What needed to be done, Durant said, in order for the Warriors to get back to being the Warriors and regain control of the series, was move the ball and not to give into the gimmick again. He punctuated his monologue by saying, “You know who I am. Y’all know who I am.”
Kevin Durant, of course, is the NBA’s best player and arguably the most gifted scorer the league has ever seen. And he was nothing short of brilliant Thursday at Staples Center, scoring a game-high 38 points in leading the Warriors to a 132-105 spanking of the Clippers in Game 3. Exorcising the demons from Game 2’s historic meltdown, Durant lived up to his word and is the biggest reason why Golden State owns a 2-1 lead in the playoff series.
He had a different mindset than he had the other night and set a tone right away. Our guys loved it. — STEVE Kerr
“He said [Wednesday] that he’s Kevin Durant,” Warriors coach Steve Kerr said. “He showed everybody who Kevin Durant is.”
Durant had plenty of help, of course, with Curry kicking in 21 points and three other Warriors finished in double digits. Draymond Green filled up the box score, dishing out 10 assists. But Durant was the shining star, hitting 14 of his 23 shots while adding seven assists in just 30 minutes. He thoroughly dominated the Clippers, who had no answer for him, most especially his personal nemesis Pat Beverly, who had almost as many fouls (four) as he had points (six) in 18 minutes.
“”He’s a top-three player in this league,” Clippers guard Lou Williams said. “He made those statements with confidence, you know. He plays at a high level. We expected that.
“Only thing I’m disappointed about is he announced himself before he even got here,” added Williams, who finished with 16 points. “We didn’t come prepared. We just didn’t do a good job.”
It was a miserable performance from Los Angeles, hoping to ride the wave of their historic comeback in Game 2 that saw them overcome an absurd 31-point deficit with 7:13 left in the third quarter. Ironically, the Clippers found themselves down 31 points with 7:10 left in the third quarter Thursday. Only this time, the Warriors didn’t let their foot off the gas, and their defense was stifling. Golden State played hard, moved the ball effortlessly, especially early on, and dominated the Clippers on the boards.
But the talk after the game was centered on Durant. He vowed to show the basketball world the kind of player he really is after two relatively forgettable performances in Games 1 and 2 that featured an ejection and him fouling out for the first time in this postseason career.
“He had a different mindset than he had the other night and set a tone right away,” Kerr said. “Our guys loved it. His teammates were excited about the way he started the game, and I think that was infectious and it carried over to our defense. I thought our defense was fantastic tonight.”
About the only negative to come out of Game 3 was Durant picking up another technical foul. It was his third in three games, and seven is the magic number in the postseason to earn an automatic suspension.
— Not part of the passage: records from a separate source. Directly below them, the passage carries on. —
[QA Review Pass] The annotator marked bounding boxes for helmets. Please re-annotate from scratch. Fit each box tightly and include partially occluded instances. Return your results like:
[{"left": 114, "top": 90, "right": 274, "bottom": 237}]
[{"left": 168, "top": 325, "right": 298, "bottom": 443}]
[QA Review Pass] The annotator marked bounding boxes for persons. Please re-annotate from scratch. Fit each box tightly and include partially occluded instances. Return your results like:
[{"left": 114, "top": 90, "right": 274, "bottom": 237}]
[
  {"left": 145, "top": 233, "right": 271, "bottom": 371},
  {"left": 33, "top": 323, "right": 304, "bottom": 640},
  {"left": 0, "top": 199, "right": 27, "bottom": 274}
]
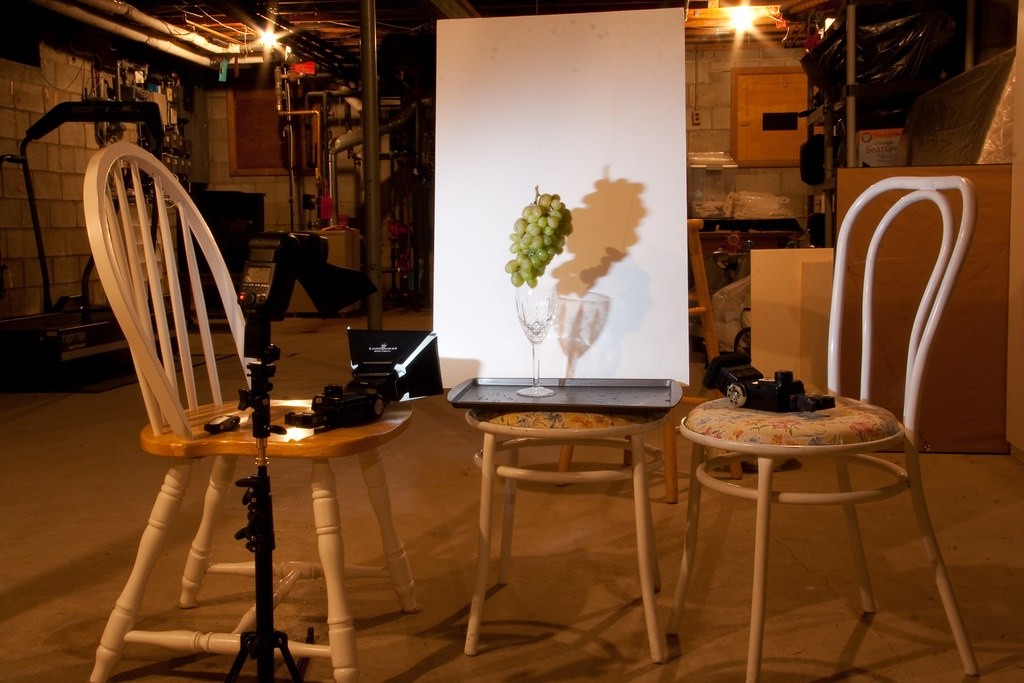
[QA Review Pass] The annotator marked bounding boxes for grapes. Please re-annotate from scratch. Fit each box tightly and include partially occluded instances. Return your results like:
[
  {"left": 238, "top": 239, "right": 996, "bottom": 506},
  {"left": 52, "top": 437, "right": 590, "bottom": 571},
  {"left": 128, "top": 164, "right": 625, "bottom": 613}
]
[{"left": 504, "top": 183, "right": 573, "bottom": 289}]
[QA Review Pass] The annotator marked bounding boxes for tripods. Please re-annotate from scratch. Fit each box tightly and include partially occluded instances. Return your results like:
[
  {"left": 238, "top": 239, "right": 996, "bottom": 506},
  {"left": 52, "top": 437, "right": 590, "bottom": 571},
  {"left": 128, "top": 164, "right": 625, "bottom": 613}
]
[{"left": 223, "top": 308, "right": 305, "bottom": 683}]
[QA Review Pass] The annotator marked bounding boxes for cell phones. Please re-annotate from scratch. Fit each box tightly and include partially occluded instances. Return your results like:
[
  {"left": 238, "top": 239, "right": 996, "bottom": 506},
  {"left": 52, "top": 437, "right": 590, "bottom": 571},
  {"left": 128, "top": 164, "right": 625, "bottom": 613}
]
[{"left": 205, "top": 414, "right": 239, "bottom": 433}]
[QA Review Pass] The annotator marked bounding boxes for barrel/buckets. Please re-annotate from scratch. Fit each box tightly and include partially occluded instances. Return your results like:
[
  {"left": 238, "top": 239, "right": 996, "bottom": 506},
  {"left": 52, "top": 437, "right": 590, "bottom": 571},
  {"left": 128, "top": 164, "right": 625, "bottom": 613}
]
[{"left": 813, "top": 193, "right": 835, "bottom": 213}]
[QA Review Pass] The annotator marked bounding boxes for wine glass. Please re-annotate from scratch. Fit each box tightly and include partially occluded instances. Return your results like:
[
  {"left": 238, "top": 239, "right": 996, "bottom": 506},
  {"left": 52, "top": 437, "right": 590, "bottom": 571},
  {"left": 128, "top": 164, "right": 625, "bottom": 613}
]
[
  {"left": 516, "top": 284, "right": 558, "bottom": 398},
  {"left": 553, "top": 291, "right": 610, "bottom": 379}
]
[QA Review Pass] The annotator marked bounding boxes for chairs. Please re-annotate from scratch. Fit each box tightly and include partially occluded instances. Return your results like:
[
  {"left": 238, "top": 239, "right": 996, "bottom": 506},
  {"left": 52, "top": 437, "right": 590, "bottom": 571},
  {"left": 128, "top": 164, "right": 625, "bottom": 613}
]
[
  {"left": 82, "top": 141, "right": 424, "bottom": 683},
  {"left": 666, "top": 175, "right": 980, "bottom": 683},
  {"left": 462, "top": 405, "right": 664, "bottom": 663}
]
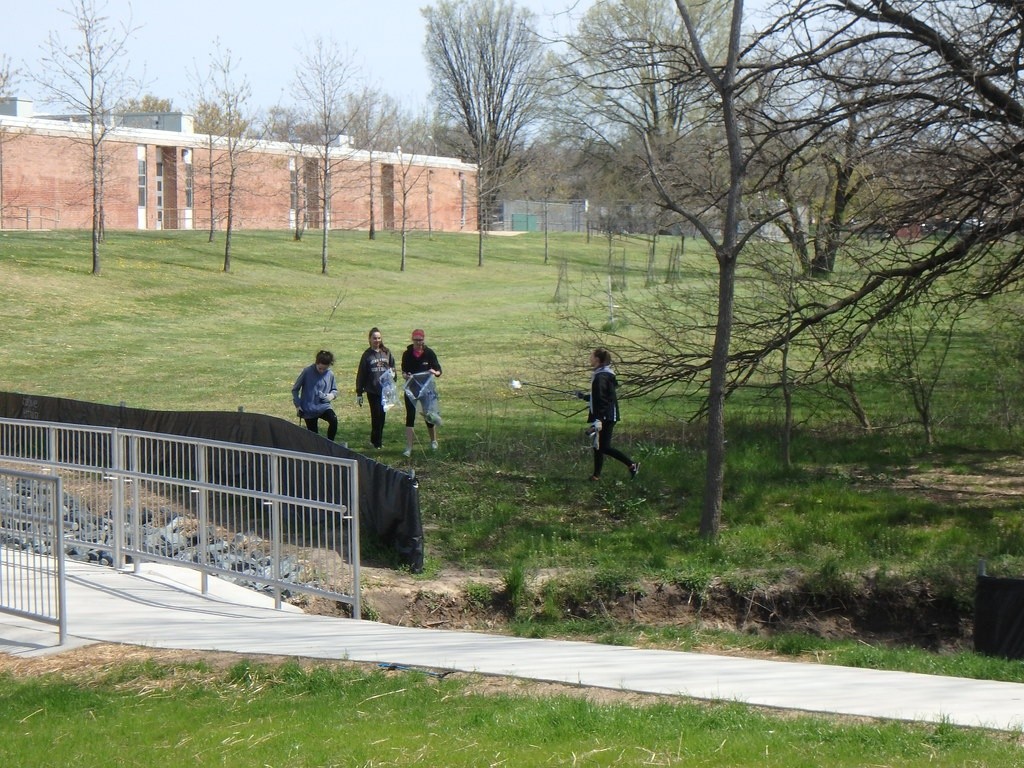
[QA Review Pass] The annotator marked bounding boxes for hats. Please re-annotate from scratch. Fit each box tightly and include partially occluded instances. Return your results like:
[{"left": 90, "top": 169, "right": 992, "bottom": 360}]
[{"left": 412, "top": 329, "right": 425, "bottom": 340}]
But there’s a good chance the league rescinds that after reviewing it.
More importantly, in order to retake control of the series, the Warriors wanted Durant to establish himself early on. They ran him off a bunch of screens and got him great looks. He had 12 in the first 12 minutes, and by the second quarter he was officially cooking, entering halftime with 27. If it weren’t for the lopsided score, Durant probably would have easily surpassed his playoff career-high of 43 established last year. But with the Warriors up 33 entering the fourth quarter, there was no need to have Durant out there.
After everything went horribly in Game 2, Durant was asked what worked so well in Game 3. Instead of a long and nuanced answer, KD kept it efficient. Just like his performance.
“Coach called a couple of more plays for me to start the game,” Durant said. “I think doing that kind of set the tone, putting pressure on the defense through post-ups, through dribble hand-offs. We were just more patient tonight, to sum it up.”
The Warriors needed to expulse the bad vibes hovering around them following Game 2. All it took was giving KD the ball and letting him do his thing.